PROBLEM DETAILS:
Return the full set of records, matching them character for character.

PROVIDED RECORDS:
========
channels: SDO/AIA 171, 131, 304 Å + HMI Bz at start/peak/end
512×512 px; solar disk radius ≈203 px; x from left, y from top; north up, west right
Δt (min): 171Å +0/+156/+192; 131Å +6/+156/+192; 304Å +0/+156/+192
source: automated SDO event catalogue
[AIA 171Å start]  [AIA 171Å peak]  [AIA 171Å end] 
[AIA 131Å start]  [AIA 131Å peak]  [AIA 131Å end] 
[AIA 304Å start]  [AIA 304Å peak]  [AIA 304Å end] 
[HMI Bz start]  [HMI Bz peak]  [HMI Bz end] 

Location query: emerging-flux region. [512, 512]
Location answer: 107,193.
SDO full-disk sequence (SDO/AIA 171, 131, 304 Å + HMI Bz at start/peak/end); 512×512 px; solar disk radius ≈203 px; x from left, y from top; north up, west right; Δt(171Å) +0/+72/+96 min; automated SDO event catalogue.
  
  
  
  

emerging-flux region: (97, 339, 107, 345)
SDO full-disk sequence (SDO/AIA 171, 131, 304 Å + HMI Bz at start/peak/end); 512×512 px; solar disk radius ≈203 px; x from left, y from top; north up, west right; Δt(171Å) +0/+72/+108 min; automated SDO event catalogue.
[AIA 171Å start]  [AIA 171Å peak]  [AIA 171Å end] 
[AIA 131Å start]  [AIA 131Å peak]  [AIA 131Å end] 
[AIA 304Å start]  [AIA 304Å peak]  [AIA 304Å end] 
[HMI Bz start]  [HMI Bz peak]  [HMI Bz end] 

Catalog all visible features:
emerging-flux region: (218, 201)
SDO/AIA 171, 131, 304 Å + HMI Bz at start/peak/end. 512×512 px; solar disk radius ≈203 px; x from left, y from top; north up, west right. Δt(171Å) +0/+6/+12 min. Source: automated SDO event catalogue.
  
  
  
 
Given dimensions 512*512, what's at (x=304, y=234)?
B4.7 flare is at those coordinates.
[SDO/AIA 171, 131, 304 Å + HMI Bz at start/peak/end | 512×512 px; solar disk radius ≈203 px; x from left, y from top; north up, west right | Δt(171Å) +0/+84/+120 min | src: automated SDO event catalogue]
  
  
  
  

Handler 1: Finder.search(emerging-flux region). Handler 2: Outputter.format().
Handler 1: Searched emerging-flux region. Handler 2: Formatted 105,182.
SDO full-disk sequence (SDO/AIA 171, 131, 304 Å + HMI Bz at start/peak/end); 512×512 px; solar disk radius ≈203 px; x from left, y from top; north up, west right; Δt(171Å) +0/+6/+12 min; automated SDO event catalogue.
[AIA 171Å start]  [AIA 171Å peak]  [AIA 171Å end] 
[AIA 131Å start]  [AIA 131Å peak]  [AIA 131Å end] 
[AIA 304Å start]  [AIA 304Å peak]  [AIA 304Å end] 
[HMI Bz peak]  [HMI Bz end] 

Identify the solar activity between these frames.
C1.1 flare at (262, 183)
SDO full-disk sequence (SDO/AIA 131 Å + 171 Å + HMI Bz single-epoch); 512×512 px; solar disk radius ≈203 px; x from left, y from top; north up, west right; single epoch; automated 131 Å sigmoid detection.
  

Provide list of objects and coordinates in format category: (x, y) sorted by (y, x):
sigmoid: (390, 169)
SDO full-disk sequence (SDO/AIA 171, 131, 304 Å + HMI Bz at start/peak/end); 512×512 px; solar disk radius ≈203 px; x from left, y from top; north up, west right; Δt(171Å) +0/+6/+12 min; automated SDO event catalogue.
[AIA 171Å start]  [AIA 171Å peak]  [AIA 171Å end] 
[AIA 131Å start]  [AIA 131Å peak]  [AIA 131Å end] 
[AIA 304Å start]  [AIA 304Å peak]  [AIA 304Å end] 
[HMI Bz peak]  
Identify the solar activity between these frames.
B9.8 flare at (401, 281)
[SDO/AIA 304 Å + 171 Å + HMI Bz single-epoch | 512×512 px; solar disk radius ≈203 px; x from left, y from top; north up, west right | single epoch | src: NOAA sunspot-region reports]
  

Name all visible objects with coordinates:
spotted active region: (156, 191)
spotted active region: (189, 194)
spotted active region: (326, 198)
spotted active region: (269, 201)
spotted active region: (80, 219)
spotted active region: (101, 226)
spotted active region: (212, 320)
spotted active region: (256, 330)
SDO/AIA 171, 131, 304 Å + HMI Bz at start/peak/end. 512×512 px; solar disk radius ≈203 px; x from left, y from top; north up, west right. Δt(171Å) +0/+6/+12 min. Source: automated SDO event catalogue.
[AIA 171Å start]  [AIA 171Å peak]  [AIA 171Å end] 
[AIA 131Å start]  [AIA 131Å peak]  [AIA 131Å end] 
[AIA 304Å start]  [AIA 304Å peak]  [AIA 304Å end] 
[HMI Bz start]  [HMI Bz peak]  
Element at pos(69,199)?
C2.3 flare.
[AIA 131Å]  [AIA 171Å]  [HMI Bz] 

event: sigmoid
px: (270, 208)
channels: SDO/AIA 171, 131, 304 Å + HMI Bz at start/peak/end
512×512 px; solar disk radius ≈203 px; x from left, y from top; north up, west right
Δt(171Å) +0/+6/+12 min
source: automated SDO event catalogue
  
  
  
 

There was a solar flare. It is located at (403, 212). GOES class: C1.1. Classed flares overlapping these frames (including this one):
========
SOLUTION FOR THIS EXERCISE:
channels: SDO/AIA 171, 131, 304 Å + HMI Bz at start/peak/end
512×512 px; solar disk radius ≈203 px; x from left, y from top; north up, west right
Δt (min): 171Å +0/+156/+192; 131Å +6/+156/+192; 304Å +0/+156/+192
source: automated SDO event catalogue
[AIA 171Å start]  [AIA 171Å peak]  [AIA 171Å end] 
[AIA 131Å start]  [AIA 131Å peak]  [AIA 131Å end] 
[AIA 304Å start]  [AIA 304Å peak]  [AIA 304Å end] 
[HMI Bz start]  [HMI Bz peak]  [HMI Bz end] 

Location query: emerging-flux region. [512, 512]
Location answer: 107,193.
SDO full-disk sequence (SDO/AIA 171, 131, 304 Å + HMI Bz at start/peak/end); 512×512 px; solar disk radius ≈203 px; x from left, y from top; north up, west right; Δt(171Å) +0/+72/+96 min; automated SDO event catalogue.
  
  
  
  

emerging-flux region: (97, 339, 107, 345)
SDO full-disk sequence (SDO/AIA 171, 131, 304 Å + HMI Bz at start/peak/end); 512×512 px; solar disk radius ≈203 px; x from left, y from top; north up, west right; Δt(171Å) +0/+72/+108 min; automated SDO event catalogue.
[AIA 171Å start]  [AIA 171Å peak]  [AIA 171Å end] 
[AIA 131Å start]  [AIA 131Å peak]  [AIA 131Å end] 
[AIA 304Å start]  [AIA 304Å peak]  [AIA 304Å end] 
[HMI Bz start]  [HMI Bz peak]  [HMI Bz end] 

Catalog all visible features:
emerging-flux region: (218, 201)
SDO/AIA 171, 131, 304 Å + HMI Bz at start/peak/end. 512×512 px; solar disk radius ≈203 px; x from left, y from top; north up, west right. Δt(171Å) +0/+6/+12 min. Source: automated SDO event catalogue.
  
  
  
 
Given dimensions 512*512, what's at (x=304, y=234)?
B4.7 flare is at those coordinates.
[SDO/AIA 171, 131, 304 Å + HMI Bz at start/peak/end | 512×512 px; solar disk radius ≈203 px; x from left, y from top; north up, west right | Δt(171Å) +0/+84/+120 min | src: automated SDO event catalogue]
  
  
  
  

Handler 1: Finder.search(emerging-flux region). Handler 2: Outputter.format().
Handler 1: Searched emerging-flux region. Handler 2: Formatted 105,182.
SDO full-disk sequence (SDO/AIA 171, 131, 304 Å + HMI Bz at start/peak/end); 512×512 px; solar disk radius ≈203 px; x from left, y from top; north up, west right; Δt(171Å) +0/+6/+12 min; automated SDO event catalogue.
[AIA 171Å start]  [AIA 171Å peak]  [AIA 171Å end] 
[AIA 131Å start]  [AIA 131Å peak]  [AIA 131Å end] 
[AIA 304Å start]  [AIA 304Å peak]  [AIA 304Å end] 
[HMI Bz peak]  [HMI Bz end] 

Identify the solar activity between these frames.
C1.1 flare at (262, 183)
SDO full-disk sequence (SDO/AIA 131 Å + 171 Å + HMI Bz single-epoch); 512×512 px; solar disk radius ≈203 px; x from left, y from top; north up, west right; single epoch; automated 131 Å sigmoid detection.
  

Provide list of objects and coordinates in format category: (x, y) sorted by (y, x):
sigmoid: (390, 169)
SDO full-disk sequence (SDO/AIA 171, 131, 304 Å + HMI Bz at start/peak/end); 512×512 px; solar disk radius ≈203 px; x from left, y from top; north up, west right; Δt(171Å) +0/+6/+12 min; automated SDO event catalogue.
[AIA 171Å start]  [AIA 171Å peak]  [AIA 171Å end] 
[AIA 131Å start]  [AIA 131Å peak]  [AIA 131Å end] 
[AIA 304Å start]  [AIA 304Å peak]  [AIA 304Å end] 
[HMI Bz peak]  
Identify the solar activity between these frames.
B9.8 flare at (401, 281)
[SDO/AIA 304 Å + 171 Å + HMI Bz single-epoch | 512×512 px; solar disk radius ≈203 px; x from left, y from top; north up, west right | single epoch | src: NOAA sunspot-region reports]
  

Name all visible objects with coordinates:
spotted active region: (156, 191)
spotted active region: (189, 194)
spotted active region: (326, 198)
spotted active region: (269, 201)
spotted active region: (80, 219)
spotted active region: (101, 226)
spotted active region: (212, 320)
spotted active region: (256, 330)
SDO/AIA 171, 131, 304 Å + HMI Bz at start/peak/end. 512×512 px; solar disk radius ≈203 px; x from left, y from top; north up, west right. Δt(171Å) +0/+6/+12 min. Source: automated SDO event catalogue.
[AIA 171Å start]  [AIA 171Å peak]  [AIA 171Å end] 
[AIA 131Å start]  [AIA 131Å peak]  [AIA 131Å end] 
[AIA 304Å start]  [AIA 304Å peak]  [AIA 304Å end] 
[HMI Bz start]  [HMI Bz peak]  
Element at pos(69,199)?
C2.3 flare.
[AIA 131Å]  [AIA 171Å]  [HMI Bz] 

event: sigmoid
px: (270, 208)
channels: SDO/AIA 171, 131, 304 Å + HMI Bz at start/peak/end
512×512 px; solar disk radius ≈203 px; x from left, y from top; north up, west right
Δt(171Å) +0/+6/+12 min
source: automated SDO event catalogue
  
  
  
 

There was a solar flare. It is located at (403, 212). GOES class: C1.1. Classed flares overlapping these frames (including this one):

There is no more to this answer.